Rewrite the material from its start through the line containing "90.4 inches", replacing each "windshield" with "windscreen" and keeping everything else the same. Leave the pictures out.
——————————
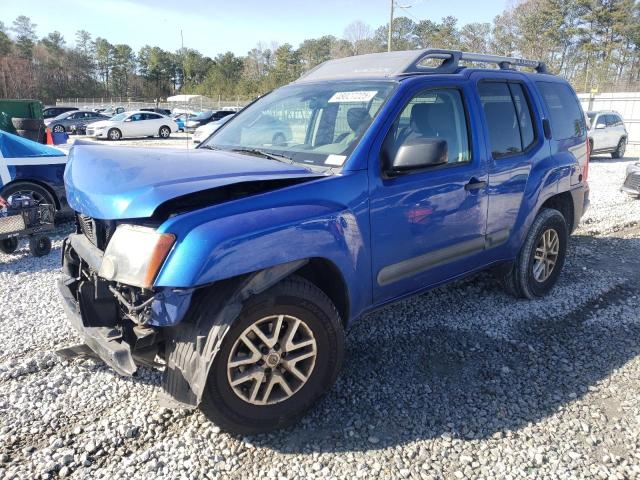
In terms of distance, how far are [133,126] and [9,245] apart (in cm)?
2222

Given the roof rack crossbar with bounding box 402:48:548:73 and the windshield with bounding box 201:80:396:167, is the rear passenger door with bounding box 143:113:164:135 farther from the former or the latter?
the roof rack crossbar with bounding box 402:48:548:73

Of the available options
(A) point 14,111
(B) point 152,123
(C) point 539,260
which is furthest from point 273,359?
(B) point 152,123

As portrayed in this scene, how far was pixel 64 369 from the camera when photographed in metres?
3.39

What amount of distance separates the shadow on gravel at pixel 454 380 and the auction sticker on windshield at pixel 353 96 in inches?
71.1

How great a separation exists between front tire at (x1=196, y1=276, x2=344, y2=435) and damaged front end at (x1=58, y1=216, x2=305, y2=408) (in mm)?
76

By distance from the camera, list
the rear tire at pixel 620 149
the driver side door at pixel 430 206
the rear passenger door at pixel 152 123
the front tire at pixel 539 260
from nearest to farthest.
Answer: the driver side door at pixel 430 206 → the front tire at pixel 539 260 → the rear tire at pixel 620 149 → the rear passenger door at pixel 152 123

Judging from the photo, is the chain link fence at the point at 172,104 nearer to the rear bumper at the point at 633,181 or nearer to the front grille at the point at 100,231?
the rear bumper at the point at 633,181

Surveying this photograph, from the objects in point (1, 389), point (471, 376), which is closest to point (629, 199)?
point (471, 376)

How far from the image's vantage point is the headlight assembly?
90.4 inches

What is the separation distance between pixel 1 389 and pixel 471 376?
121 inches

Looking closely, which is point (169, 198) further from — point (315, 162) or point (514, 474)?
point (514, 474)

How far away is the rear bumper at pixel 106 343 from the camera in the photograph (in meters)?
2.45

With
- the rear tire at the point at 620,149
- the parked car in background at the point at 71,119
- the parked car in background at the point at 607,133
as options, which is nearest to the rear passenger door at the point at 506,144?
the parked car in background at the point at 607,133

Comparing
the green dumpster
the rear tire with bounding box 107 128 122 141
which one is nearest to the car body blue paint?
the green dumpster
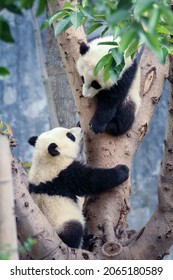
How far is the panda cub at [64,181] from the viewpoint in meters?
Answer: 3.14

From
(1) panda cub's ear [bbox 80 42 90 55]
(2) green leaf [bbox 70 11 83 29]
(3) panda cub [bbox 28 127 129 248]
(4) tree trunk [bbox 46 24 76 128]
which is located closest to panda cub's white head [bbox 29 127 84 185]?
(3) panda cub [bbox 28 127 129 248]

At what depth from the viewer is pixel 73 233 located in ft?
10.3

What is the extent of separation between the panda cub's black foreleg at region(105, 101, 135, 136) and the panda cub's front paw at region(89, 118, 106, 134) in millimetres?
81

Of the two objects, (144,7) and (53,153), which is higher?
(144,7)

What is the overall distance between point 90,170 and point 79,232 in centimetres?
39

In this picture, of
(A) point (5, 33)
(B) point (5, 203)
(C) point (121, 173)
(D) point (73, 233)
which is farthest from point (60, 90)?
(A) point (5, 33)

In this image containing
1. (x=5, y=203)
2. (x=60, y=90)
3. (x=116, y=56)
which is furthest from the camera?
(x=60, y=90)

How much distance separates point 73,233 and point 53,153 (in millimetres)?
522

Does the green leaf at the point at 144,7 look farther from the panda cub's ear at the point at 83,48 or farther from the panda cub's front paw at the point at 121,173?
the panda cub's ear at the point at 83,48

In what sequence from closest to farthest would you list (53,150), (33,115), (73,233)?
(73,233) → (53,150) → (33,115)

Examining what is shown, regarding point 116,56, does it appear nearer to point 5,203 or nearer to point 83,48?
point 5,203

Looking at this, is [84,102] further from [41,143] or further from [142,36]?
[142,36]

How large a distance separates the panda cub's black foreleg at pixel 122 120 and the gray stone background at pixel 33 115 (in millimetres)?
4746

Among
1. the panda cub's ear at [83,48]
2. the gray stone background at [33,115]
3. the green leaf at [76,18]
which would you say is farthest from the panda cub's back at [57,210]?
the gray stone background at [33,115]
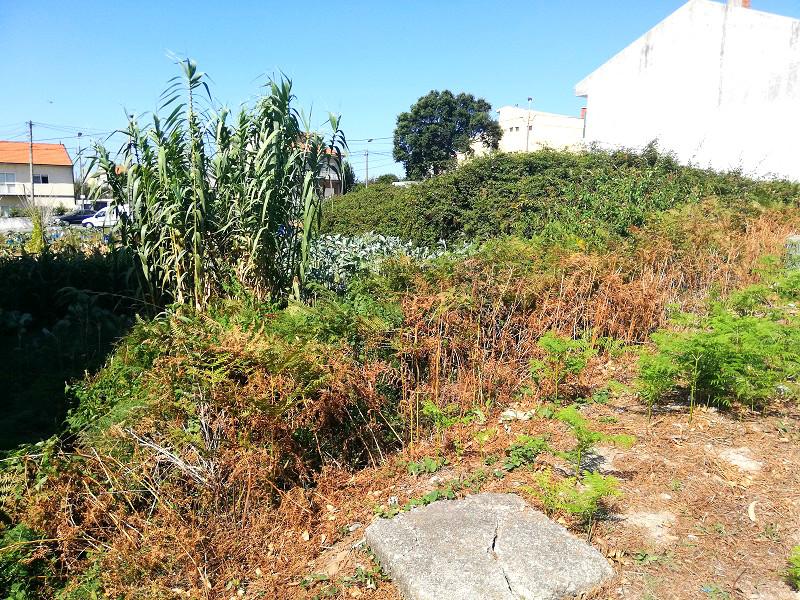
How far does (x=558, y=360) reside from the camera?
4.74 metres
——————————
• Result of the task
In terms of distance, how far are [133,126] and [9,245] apart (in cm)?
2222

Given the roof rack crossbar with bounding box 402:48:548:73 and the windscreen with bounding box 201:80:396:167, is the rear passenger door with bounding box 143:113:164:135 farther from the former or the latter?
the roof rack crossbar with bounding box 402:48:548:73

Of the available options
(A) point 14,111
(B) point 152,123
(C) point 539,260
which is furthest from point 273,359?
(B) point 152,123

As portrayed in this scene, how far was pixel 64 369 from the camera when photographed in metres?
3.39

What amount of distance separates the shadow on gravel at pixel 454 380 and the auction sticker on windscreen at pixel 353 96 in inches?
71.1

How great a separation exists between front tire at (x1=196, y1=276, x2=344, y2=435) and damaged front end at (x1=58, y1=216, x2=305, y2=408) (in mm)?
76

By distance from the camera, list
the rear tire at pixel 620 149
the driver side door at pixel 430 206
the rear passenger door at pixel 152 123
the front tire at pixel 539 260
from nearest to farthest.
Answer: the driver side door at pixel 430 206 → the front tire at pixel 539 260 → the rear tire at pixel 620 149 → the rear passenger door at pixel 152 123

Judging from the photo, is the chain link fence at the point at 172,104 nearer to the rear bumper at the point at 633,181 or nearer to the front grille at the point at 100,231?
the rear bumper at the point at 633,181

Surveying this photograph, from the objects in point (1, 389), point (471, 376), which is closest to point (629, 199)?
point (471, 376)

How far from the image's vantage point is the headlight assembly?
90.4 inches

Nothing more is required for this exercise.